### [What to work on]
Please reproduce the entries below exactly, leaving the pictures out.

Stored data
»»

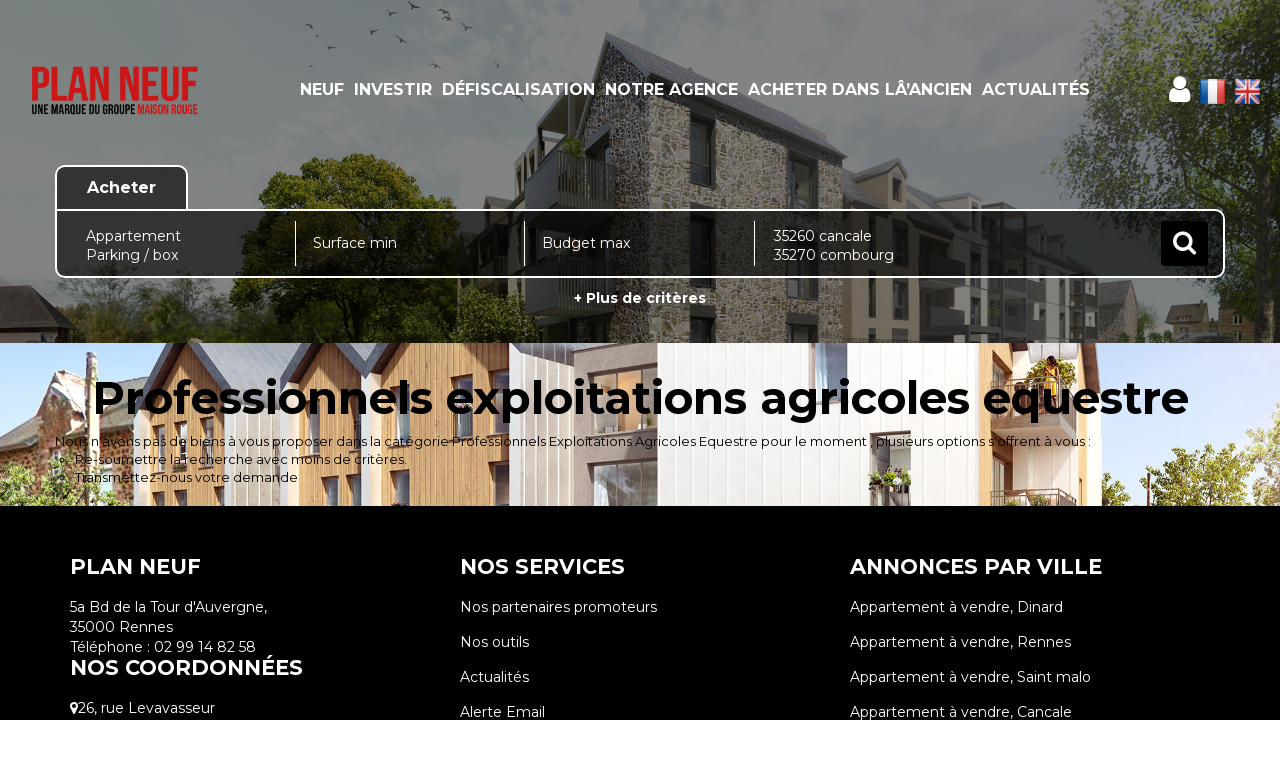

--- FILE ---
content_type: text/html; charset=UTF-8
request_url: https://www.plan-neuf.fr/type_bien/24-220-228/equestre.html
body_size: 2337
content:
<!DOCTYPE html>
<html lang="en">
<head>
    <meta charset="utf-8">
    <meta name="viewport" content="width=device-width, initial-scale=1">
    <title></title>
    <style>
        body {
            font-family: "Arial";
        }
    </style>
    <script type="text/javascript">
    window.awsWafCookieDomainList = [];
    window.gokuProps = {
"key":"AQIDAHjcYu/GjX+QlghicBgQ/7bFaQZ+m5FKCMDnO+vTbNg96AGALgaDBpB9bgoaKKQwthAhAAAAfjB8BgkqhkiG9w0BBwagbzBtAgEAMGgGCSqGSIb3DQEHATAeBglghkgBZQMEAS4wEQQMggy91oWOrW5EQqGiAgEQgDtxeJN2Y3R8eIYg/xIeNsDM0TyjsEZcn8H1HPsW5RLzLRT4wsr2moTdwB8D3yXKh12VweAbIOnwUu7d9A==",
          "iv":"CgAFsiIBlAAAAO15",
          "context":"uV7IP40CADC9JWUdAd8VEhBtNEc+K+tdvud6gqXJSRsTCdjt0oaqLutx1WtZlpknTo/U+OcvDXm8EQv8PY6tnUoql2iJ894FB2f+xJ4eV3tl64lZW4frVrcRZzXy6PRDxdTNmMQ3c1qB3Mky5ruhI5ccImGfHaN+K3P6X28LjUJlROeHVG1HBMz+uQmSWuVK7hOswPP/wR3uIUCoGR/vL1Z5irX5Bu4PThxRGDhaA6xpraIMlLbcvmXyj6Wlx8meT+fbFDiEV5ME2q/KURl9pAsFiYVokl1doDeDpCLS/nCHyiDAlMEgK3jsb3hDAUWK/NA81bbXoAo+clkP0zVwFpVVioYKJjcwojAYqxinErCXQLdlM9UHjZmaeOjAUeuSzbO9aqZyM5/AveKiJ/dk79G/CkX34R/PS3t22K1Ch9yxpr76yXw9aVJglyiX3QgbUDKucCIhFKdGckMBOyHpqphCIAUROsOtp6vgGgvOQ/[base64]/IhfkRUzcM1xZ36/8RC9w3BzU5W4U6qkLIwdeUDRWAWhuAw6U3LAKqAHYgEq6HS+6OSBs="
};
    </script>
    <script src="https://7813e45193b3.47e58bb0.eu-west-3.token.awswaf.com/7813e45193b3/28fa1170bc90/1cc501575660/challenge.js"></script>
</head>
<body>
    <div id="challenge-container"></div>
    <script type="text/javascript">
        AwsWafIntegration.saveReferrer();
        AwsWafIntegration.checkForceRefresh().then((forceRefresh) => {
            if (forceRefresh) {
                AwsWafIntegration.forceRefreshToken().then(() => {
                    window.location.reload(true);
                });
            } else {
                AwsWafIntegration.getToken().then(() => {
                    window.location.reload(true);
                });
            }
        });
    </script>
    <noscript>
        <h1>JavaScript is disabled</h1>
        In order to continue, we need to verify that you're not a robot.
        This requires JavaScript. Enable JavaScript and then reload the page.
    </noscript>
</body>
</html>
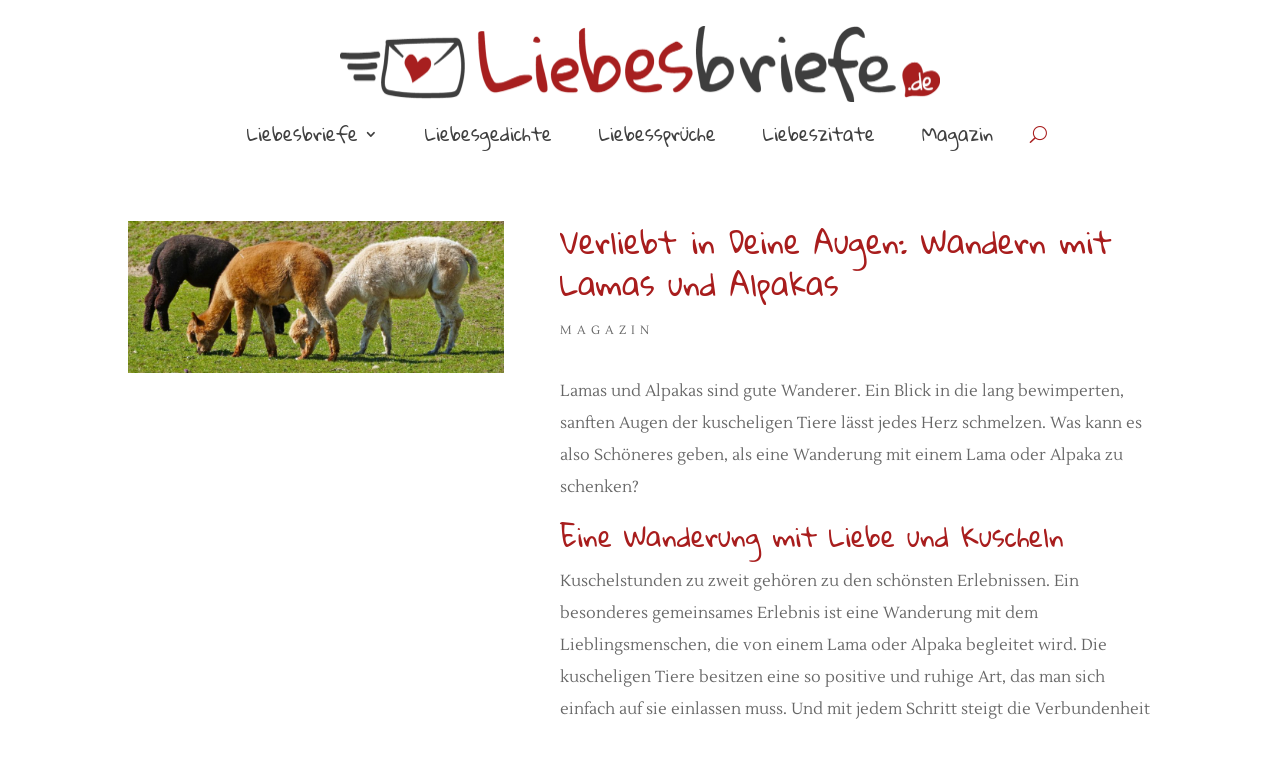

--- FILE ---
content_type: text/html; charset=utf-8
request_url: https://www.google.com/recaptcha/api2/aframe
body_size: 269
content:
<!DOCTYPE HTML><html><head><meta http-equiv="content-type" content="text/html; charset=UTF-8"></head><body><script nonce="DJ-qkJxyDL_4HBlwA65C4A">/** Anti-fraud and anti-abuse applications only. See google.com/recaptcha */ try{var clients={'sodar':'https://pagead2.googlesyndication.com/pagead/sodar?'};window.addEventListener("message",function(a){try{if(a.source===window.parent){var b=JSON.parse(a.data);var c=clients[b['id']];if(c){var d=document.createElement('img');d.src=c+b['params']+'&rc='+(localStorage.getItem("rc::a")?sessionStorage.getItem("rc::b"):"");window.document.body.appendChild(d);sessionStorage.setItem("rc::e",parseInt(sessionStorage.getItem("rc::e")||0)+1);localStorage.setItem("rc::h",'1768695309799');}}}catch(b){}});window.parent.postMessage("_grecaptcha_ready", "*");}catch(b){}</script></body></html>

««

### [Exercise solution]
--- FILE ---
content_type: text/html; charset=UTF-8
request_url: https://www.plan-neuf.fr/type_bien/24-220-228/equestre.html
body_size: 2337
content:
<!DOCTYPE html>
<html lang="en">
<head>
    <meta charset="utf-8">
    <meta name="viewport" content="width=device-width, initial-scale=1">
    <title></title>
    <style>
        body {
            font-family: "Arial";
        }
    </style>
    <script type="text/javascript">
    window.awsWafCookieDomainList = [];
    window.gokuProps = {
"key":"AQIDAHjcYu/GjX+QlghicBgQ/7bFaQZ+m5FKCMDnO+vTbNg96AGALgaDBpB9bgoaKKQwthAhAAAAfjB8BgkqhkiG9w0BBwagbzBtAgEAMGgGCSqGSIb3DQEHATAeBglghkgBZQMEAS4wEQQMggy91oWOrW5EQqGiAgEQgDtxeJN2Y3R8eIYg/xIeNsDM0TyjsEZcn8H1HPsW5RLzLRT4wsr2moTdwB8D3yXKh12VweAbIOnwUu7d9A==",
          "iv":"CgAFsiIBlAAAAO15",
          "context":"uV7IP40CADC9JWUdAd8VEhBtNEc+K+tdvud6gqXJSRsTCdjt0oaqLutx1WtZlpknTo/U+OcvDXm8EQv8PY6tnUoql2iJ894FB2f+xJ4eV3tl64lZW4frVrcRZzXy6PRDxdTNmMQ3c1qB3Mky5ruhI5ccImGfHaN+K3P6X28LjUJlROeHVG1HBMz+uQmSWuVK7hOswPP/wR3uIUCoGR/vL1Z5irX5Bu4PThxRGDhaA6xpraIMlLbcvmXyj6Wlx8meT+fbFDiEV5ME2q/KURl9pAsFiYVokl1doDeDpCLS/nCHyiDAlMEgK3jsb3hDAUWK/NA81bbXoAo+clkP0zVwFpVVioYKJjcwojAYqxinErCXQLdlM9UHjZmaeOjAUeuSzbO9aqZyM5/AveKiJ/dk79G/CkX34R/PS3t22K1Ch9yxpr76yXw9aVJglyiX3QgbUDKucCIhFKdGckMBOyHpqphCIAUROsOtp6vgGgvOQ/[base64]/IhfkRUzcM1xZ36/8RC9w3BzU5W4U6qkLIwdeUDRWAWhuAw6U3LAKqAHYgEq6HS+6OSBs="
};
    </script>
    <script src="https://7813e45193b3.47e58bb0.eu-west-3.token.awswaf.com/7813e45193b3/28fa1170bc90/1cc501575660/challenge.js"></script>
</head>
<body>
    <div id="challenge-container"></div>
    <script type="text/javascript">
        AwsWafIntegration.saveReferrer();
        AwsWafIntegration.checkForceRefresh().then((forceRefresh) => {
            if (forceRefresh) {
                AwsWafIntegration.forceRefreshToken().then(() => {
                    window.location.reload(true);
                });
            } else {
                AwsWafIntegration.getToken().then(() => {
                    window.location.reload(true);
                });
            }
        });
    </script>
    <noscript>
        <h1>JavaScript is disabled</h1>
        In order to continue, we need to verify that you're not a robot.
        This requires JavaScript. Enable JavaScript and then reload the page.
    </noscript>
</body>
</html>

--- FILE ---
content_type: text/html; charset=utf-8
request_url: https://www.google.com/recaptcha/api2/aframe
body_size: 269
content:
<!DOCTYPE HTML><html><head><meta http-equiv="content-type" content="text/html; charset=UTF-8"></head><body><script nonce="DJ-qkJxyDL_4HBlwA65C4A">/** Anti-fraud and anti-abuse applications only. See google.com/recaptcha */ try{var clients={'sodar':'https://pagead2.googlesyndication.com/pagead/sodar?'};window.addEventListener("message",function(a){try{if(a.source===window.parent){var b=JSON.parse(a.data);var c=clients[b['id']];if(c){var d=document.createElement('img');d.src=c+b['params']+'&rc='+(localStorage.getItem("rc::a")?sessionStorage.getItem("rc::b"):"");window.document.body.appendChild(d);sessionStorage.setItem("rc::e",parseInt(sessionStorage.getItem("rc::e")||0)+1);localStorage.setItem("rc::h",'1768695309799');}}}catch(b){}});window.parent.postMessage("_grecaptcha_ready", "*");}catch(b){}</script></body></html>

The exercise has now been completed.